Humana reported a MLR of 86.3% in the second quarter, up from 85.8% same time last year but better than analysts expected. It’s at the midpoint of Humana’s range for 2023, despite Humana warning investors in June that its MLR would likely be at the top end of guidance.
The results indicate higher-than-anticipated MA utilization “has stabilized,” CEO Bruce Broussard told investors on a Wednesday morning call.
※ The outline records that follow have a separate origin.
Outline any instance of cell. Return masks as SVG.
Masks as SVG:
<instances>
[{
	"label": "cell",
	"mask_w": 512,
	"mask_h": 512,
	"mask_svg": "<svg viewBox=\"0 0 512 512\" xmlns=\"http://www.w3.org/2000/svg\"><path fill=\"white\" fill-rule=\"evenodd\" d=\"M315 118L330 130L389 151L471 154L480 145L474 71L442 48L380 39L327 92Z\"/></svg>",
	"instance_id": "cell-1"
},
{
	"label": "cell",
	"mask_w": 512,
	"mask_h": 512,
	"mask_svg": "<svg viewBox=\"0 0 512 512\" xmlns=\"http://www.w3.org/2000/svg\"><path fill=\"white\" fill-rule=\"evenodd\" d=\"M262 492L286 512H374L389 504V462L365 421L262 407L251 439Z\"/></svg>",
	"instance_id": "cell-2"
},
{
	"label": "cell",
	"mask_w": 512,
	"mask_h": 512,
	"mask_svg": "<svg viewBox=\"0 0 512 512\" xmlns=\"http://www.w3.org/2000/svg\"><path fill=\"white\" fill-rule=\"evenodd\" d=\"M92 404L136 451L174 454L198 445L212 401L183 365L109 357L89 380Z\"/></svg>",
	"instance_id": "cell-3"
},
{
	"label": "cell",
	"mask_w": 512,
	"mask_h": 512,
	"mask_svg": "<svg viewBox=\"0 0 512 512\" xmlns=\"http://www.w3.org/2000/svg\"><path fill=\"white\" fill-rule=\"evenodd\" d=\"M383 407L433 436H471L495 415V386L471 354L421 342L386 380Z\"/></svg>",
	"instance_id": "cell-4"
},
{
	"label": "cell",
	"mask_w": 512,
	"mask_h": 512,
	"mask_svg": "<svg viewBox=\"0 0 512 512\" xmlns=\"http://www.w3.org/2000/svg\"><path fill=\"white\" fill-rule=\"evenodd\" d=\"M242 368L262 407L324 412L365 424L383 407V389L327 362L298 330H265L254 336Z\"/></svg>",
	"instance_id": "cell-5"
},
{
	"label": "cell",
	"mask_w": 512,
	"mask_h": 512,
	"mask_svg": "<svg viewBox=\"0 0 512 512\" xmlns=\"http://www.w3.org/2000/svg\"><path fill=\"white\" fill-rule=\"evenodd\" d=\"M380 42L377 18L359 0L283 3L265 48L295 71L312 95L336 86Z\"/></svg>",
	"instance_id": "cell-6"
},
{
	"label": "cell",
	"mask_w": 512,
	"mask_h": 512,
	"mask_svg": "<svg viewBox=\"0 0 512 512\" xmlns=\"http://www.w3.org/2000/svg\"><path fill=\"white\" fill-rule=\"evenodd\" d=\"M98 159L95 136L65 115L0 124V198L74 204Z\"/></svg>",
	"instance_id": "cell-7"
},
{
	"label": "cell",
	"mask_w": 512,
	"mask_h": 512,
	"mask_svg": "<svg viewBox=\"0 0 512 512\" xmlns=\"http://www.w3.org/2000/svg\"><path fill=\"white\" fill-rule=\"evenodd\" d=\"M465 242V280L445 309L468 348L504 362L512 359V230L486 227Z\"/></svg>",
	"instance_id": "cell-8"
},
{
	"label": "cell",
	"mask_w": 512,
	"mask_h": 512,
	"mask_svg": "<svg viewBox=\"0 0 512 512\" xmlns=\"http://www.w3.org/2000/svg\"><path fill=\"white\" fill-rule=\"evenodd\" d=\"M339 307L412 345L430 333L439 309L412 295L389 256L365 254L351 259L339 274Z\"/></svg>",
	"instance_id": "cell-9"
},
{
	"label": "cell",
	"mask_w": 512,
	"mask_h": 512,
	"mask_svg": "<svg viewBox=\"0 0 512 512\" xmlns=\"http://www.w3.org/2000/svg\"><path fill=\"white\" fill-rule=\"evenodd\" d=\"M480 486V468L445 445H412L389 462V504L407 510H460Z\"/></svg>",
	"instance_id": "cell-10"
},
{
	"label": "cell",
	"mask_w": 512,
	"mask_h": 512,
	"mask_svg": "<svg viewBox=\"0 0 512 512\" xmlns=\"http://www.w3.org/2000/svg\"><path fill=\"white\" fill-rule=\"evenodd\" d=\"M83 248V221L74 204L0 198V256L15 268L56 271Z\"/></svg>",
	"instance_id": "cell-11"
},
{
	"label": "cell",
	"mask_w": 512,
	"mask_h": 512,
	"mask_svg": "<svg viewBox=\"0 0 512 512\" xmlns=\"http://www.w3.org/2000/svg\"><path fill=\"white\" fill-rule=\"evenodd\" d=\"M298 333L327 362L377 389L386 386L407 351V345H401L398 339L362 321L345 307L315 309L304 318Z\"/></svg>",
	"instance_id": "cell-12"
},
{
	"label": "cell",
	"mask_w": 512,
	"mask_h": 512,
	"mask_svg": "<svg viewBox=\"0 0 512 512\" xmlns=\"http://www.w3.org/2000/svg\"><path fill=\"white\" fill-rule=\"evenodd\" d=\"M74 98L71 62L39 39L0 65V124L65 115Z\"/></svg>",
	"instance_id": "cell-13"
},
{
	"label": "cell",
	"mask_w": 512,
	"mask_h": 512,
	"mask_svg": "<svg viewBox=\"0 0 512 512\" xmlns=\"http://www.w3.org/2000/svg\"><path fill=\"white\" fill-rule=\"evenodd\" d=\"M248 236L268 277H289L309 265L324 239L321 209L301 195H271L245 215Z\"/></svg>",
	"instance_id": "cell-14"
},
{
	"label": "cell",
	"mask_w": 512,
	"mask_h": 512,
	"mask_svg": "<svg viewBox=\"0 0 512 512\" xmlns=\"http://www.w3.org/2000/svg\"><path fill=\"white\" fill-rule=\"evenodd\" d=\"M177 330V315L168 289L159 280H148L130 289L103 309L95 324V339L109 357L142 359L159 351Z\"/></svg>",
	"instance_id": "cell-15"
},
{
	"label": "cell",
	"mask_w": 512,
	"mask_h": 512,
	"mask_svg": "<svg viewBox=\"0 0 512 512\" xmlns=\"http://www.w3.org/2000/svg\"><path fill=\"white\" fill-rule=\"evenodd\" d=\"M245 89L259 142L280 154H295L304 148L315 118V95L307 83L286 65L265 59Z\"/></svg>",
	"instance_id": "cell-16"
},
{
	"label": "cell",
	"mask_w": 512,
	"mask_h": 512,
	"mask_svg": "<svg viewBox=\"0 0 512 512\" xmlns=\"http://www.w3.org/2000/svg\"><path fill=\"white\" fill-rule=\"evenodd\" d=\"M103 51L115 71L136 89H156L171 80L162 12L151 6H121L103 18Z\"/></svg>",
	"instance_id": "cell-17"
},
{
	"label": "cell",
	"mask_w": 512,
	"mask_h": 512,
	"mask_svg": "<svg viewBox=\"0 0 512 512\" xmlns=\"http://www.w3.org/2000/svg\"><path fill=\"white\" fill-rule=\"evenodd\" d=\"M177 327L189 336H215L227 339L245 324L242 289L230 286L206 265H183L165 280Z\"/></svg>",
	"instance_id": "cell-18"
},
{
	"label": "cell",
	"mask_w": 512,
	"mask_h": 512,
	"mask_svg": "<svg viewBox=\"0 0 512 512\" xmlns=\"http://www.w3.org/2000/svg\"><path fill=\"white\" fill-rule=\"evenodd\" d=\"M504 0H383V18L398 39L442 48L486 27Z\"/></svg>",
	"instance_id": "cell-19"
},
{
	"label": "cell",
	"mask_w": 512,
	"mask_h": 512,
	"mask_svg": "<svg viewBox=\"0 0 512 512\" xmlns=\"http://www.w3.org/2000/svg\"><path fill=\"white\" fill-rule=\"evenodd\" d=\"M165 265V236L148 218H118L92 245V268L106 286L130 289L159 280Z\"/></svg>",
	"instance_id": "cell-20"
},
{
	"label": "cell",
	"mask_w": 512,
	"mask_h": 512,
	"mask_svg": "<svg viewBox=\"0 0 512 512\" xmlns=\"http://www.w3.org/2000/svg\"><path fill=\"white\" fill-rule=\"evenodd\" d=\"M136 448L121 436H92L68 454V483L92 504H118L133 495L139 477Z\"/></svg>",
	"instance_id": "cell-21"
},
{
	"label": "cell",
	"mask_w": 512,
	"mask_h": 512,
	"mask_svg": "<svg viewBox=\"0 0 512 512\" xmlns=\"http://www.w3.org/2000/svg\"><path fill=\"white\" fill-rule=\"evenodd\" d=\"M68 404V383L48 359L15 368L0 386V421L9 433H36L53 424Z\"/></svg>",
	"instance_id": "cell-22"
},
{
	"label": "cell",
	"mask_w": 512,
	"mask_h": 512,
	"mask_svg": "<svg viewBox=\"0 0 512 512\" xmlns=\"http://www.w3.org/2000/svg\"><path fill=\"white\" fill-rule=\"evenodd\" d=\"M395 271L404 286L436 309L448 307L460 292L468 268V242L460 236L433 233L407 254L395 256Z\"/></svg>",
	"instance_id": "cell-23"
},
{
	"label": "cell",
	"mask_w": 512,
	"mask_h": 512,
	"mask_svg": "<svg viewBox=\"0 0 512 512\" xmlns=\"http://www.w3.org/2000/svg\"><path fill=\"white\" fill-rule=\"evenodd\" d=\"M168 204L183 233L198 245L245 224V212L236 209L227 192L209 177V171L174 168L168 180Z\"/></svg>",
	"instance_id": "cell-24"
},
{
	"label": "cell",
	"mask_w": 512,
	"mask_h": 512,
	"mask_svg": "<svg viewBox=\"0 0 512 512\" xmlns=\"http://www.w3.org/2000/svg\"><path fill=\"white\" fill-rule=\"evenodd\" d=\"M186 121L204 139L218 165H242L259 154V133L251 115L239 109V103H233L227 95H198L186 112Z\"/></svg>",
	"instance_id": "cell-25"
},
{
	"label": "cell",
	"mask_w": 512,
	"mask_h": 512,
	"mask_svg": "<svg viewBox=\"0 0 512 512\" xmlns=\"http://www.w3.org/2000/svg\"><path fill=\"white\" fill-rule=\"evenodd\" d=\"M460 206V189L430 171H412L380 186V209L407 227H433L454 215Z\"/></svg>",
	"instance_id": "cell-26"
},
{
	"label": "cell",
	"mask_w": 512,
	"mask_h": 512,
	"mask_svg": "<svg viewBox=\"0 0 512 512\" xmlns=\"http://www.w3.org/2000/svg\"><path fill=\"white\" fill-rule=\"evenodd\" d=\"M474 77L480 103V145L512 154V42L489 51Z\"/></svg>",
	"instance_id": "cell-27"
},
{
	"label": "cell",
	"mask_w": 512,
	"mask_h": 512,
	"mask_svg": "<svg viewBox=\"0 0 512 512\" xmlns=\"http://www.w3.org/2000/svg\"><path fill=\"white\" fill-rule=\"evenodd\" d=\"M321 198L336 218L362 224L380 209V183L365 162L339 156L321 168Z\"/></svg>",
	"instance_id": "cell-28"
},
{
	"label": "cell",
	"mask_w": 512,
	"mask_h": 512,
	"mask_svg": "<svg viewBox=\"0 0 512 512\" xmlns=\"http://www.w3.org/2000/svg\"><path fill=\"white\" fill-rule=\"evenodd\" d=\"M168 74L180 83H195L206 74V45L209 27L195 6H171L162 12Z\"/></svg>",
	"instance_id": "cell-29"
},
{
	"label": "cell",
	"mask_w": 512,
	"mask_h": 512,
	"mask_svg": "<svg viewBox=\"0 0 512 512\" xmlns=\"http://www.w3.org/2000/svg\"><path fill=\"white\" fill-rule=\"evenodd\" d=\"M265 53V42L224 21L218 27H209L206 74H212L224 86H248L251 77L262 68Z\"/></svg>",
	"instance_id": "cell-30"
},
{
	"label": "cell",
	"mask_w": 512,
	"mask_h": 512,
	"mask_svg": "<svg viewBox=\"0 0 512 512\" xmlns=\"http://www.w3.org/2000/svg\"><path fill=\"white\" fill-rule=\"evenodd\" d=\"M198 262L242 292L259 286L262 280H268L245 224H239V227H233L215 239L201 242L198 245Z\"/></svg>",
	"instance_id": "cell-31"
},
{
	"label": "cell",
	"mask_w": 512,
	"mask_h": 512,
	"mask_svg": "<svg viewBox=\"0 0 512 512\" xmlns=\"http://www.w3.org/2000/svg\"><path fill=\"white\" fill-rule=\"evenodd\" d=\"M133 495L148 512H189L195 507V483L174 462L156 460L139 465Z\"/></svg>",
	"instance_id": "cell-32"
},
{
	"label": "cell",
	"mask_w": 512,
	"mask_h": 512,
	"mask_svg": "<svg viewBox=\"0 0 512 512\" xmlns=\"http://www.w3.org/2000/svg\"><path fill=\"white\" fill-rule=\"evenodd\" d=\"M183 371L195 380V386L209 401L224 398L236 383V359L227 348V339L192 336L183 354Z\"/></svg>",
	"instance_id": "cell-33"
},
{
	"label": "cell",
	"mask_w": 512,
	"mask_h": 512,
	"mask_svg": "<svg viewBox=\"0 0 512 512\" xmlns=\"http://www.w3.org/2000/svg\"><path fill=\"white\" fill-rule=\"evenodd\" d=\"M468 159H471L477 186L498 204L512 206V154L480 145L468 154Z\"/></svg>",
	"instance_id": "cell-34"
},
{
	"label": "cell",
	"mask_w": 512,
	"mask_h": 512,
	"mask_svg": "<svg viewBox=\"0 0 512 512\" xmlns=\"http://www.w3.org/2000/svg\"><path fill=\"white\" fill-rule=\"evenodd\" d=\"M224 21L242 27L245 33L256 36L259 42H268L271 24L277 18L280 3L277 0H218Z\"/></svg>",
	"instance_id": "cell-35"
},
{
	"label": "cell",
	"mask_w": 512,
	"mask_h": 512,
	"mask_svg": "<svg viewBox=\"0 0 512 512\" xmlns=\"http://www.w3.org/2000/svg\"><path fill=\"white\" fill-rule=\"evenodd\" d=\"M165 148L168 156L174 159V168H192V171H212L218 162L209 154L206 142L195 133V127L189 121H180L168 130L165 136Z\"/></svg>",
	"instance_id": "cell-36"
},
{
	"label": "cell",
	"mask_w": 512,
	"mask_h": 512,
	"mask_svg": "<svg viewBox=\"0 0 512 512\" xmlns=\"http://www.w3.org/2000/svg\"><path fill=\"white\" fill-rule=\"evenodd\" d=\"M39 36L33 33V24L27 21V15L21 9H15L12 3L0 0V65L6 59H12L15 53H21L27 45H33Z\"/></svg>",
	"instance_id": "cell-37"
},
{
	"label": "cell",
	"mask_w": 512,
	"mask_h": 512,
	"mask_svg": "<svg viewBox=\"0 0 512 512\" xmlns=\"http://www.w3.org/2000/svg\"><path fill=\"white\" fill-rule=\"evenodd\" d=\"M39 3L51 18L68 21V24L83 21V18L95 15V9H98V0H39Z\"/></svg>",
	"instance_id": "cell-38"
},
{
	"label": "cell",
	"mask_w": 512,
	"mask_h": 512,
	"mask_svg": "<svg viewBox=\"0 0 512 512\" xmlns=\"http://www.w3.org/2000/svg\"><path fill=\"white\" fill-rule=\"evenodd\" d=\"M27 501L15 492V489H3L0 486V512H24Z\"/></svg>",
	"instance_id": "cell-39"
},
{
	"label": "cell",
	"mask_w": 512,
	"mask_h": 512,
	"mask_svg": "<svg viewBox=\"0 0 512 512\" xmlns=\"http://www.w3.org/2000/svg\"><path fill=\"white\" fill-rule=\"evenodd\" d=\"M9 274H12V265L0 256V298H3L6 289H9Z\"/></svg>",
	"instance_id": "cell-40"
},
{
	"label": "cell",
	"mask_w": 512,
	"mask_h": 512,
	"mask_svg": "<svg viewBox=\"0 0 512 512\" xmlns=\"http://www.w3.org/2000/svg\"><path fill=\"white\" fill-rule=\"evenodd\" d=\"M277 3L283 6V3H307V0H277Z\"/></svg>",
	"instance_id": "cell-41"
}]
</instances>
However, higher-than-anticipated inpatient utilization has continued, according to CFO Susan Diamond.
Higher-than-expected inpatient utilization is notable as inpatient medical care is pricier than outpatient services, so generally has a stronger impact on payers’ medical costs.
“All in, we view utilization data received in recent weeks as incrementally positive compared to the assumptions utilized in our June update. That said, we continue to point you to the top end of our full-year insurance segment [MLR] range,” Diamond said on the call. “We’ll continue to monitor emerging trends.”
Humana added 127,000 Medicare Advantage lives in the second quarter, better than internal expectations. A little more than half the added lives are dual-eligibles, which typically results in higher medical costs. That “should have pressured MLR, but the effect wasn’t seen,” Jefferies analyst David Windley wrote in a note on the results.
Humana has also seen a “substantial increase” in age-ins as a percentage of total sales, Broussard said.
Age-ins, or seniors newly eligible for Medicare, tend to have higher initial medical costs, but also higher retention rates than the average new MA member, according to the CEO.
Humana — currently the second-largest MA payer after UnitedHealthcare — announced earlier this year it would exit the employer insurance business altogether to focus on government programs.
The payer raised its MA membership growth outlook to 18% growth, or about 825,000 more people, in 2023 overall — ahead of earlier forecasts of 17%, Diamond said.
The increase is because Humana expects more Medicare-eligibles to shop for plans, amid benefits reductions stemming from new CMS rates and star ratings headwinds experienced by Humana competitors like Aetna and Centene, according to Broussard.
“As a result of this direct disruption, we believe Humana has an opportunity for another robust year of membership growth,” Broussard said.